● **Saved entries**
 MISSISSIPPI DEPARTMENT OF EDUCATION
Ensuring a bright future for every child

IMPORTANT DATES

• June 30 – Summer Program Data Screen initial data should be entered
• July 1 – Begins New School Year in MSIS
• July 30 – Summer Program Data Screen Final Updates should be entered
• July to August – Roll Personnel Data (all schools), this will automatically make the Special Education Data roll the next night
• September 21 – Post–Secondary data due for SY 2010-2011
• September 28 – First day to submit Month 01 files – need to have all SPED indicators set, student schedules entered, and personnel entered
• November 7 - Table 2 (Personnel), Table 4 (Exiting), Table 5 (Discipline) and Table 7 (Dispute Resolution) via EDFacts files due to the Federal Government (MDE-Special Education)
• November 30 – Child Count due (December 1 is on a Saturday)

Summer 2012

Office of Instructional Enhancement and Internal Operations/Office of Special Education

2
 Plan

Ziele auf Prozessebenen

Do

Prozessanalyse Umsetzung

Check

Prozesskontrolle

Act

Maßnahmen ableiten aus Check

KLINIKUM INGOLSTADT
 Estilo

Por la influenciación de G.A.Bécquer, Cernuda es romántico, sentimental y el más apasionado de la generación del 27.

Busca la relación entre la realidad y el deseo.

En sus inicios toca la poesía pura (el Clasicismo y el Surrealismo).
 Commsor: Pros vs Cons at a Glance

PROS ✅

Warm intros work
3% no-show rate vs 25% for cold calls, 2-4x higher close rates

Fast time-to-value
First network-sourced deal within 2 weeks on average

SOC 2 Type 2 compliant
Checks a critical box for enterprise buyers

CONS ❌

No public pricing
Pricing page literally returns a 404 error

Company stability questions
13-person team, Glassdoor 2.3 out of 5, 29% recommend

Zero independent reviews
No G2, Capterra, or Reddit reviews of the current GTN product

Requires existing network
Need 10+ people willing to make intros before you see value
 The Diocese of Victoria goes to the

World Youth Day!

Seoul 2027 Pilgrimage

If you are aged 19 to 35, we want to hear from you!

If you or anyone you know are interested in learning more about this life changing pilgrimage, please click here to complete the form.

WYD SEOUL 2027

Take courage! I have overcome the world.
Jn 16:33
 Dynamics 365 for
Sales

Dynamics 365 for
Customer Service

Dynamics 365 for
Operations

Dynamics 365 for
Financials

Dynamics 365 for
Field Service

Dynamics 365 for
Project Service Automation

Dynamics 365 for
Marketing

● **WHAT YOU NEED TO DO**
In your response, reproduce the records exactly, every one.

● **RESULT FOR THIS TASK**
 MISSISSIPPI DEPARTMENT OF EDUCATION
Ensuring a bright future for every child

IMPORTANT DATES

• June 30 – Summer Program Data Screen initial data should be entered
• July 1 – Begins New School Year in MSIS
• July 30 – Summer Program Data Screen Final Updates should be entered
• July to August – Roll Personnel Data (all schools), this will automatically make the Special Education Data roll the next night
• September 21 – Post–Secondary data due for SY 2010-2011
• September 28 – First day to submit Month 01 files – need to have all SPED indicators set, student schedules entered, and personnel entered
• November 7 - Table 2 (Personnel), Table 4 (Exiting), Table 5 (Discipline) and Table 7 (Dispute Resolution) via EDFacts files due to the Federal Government (MDE-Special Education)
• November 30 – Child Count due (December 1 is on a Saturday)

Summer 2012

Office of Instructional Enhancement and Internal Operations/Office of Special Education

2
 Plan

Ziele auf Prozessebenen

Do

Prozessanalyse Umsetzung

Check

Prozesskontrolle

Act

Maßnahmen ableiten aus Check

KLINIKUM INGOLSTADT
 Estilo

Por la influenciación de G.A.Bécquer, Cernuda es romántico, sentimental y el más apasionado de la generación del 27.

Busca la relación entre la realidad y el deseo.

En sus inicios toca la poesía pura (el Clasicismo y el Surrealismo).
 Commsor: Pros vs Cons at a Glance

PROS ✅

Warm intros work
3% no-show rate vs 25% for cold calls, 2-4x higher close rates

Fast time-to-value
First network-sourced deal within 2 weeks on average

SOC 2 Type 2 compliant
Checks a critical box for enterprise buyers

CONS ❌

No public pricing
Pricing page literally returns a 404 error

Company stability questions
13-person team, Glassdoor 2.3 out of 5, 29% recommend

Zero independent reviews
No G2, Capterra, or Reddit reviews of the current GTN product

Requires existing network
Need 10+ people willing to make intros before you see value
 The Diocese of Victoria goes to the

World Youth Day!

Seoul 2027 Pilgrimage

If you are aged 19 to 35, we want to hear from you!

If you or anyone you know are interested in learning more about this life changing pilgrimage, please click here to complete the form.

WYD SEOUL 2027

Take courage! I have overcome the world.
Jn 16:33
 Dynamics 365 for
Sales

Dynamics 365 for
Customer Service

Dynamics 365 for
Operations

Dynamics 365 for
Financials

Dynamics 365 for
Field Service

Dynamics 365 for
Project Service Automation

Dynamics 365 for
Marketing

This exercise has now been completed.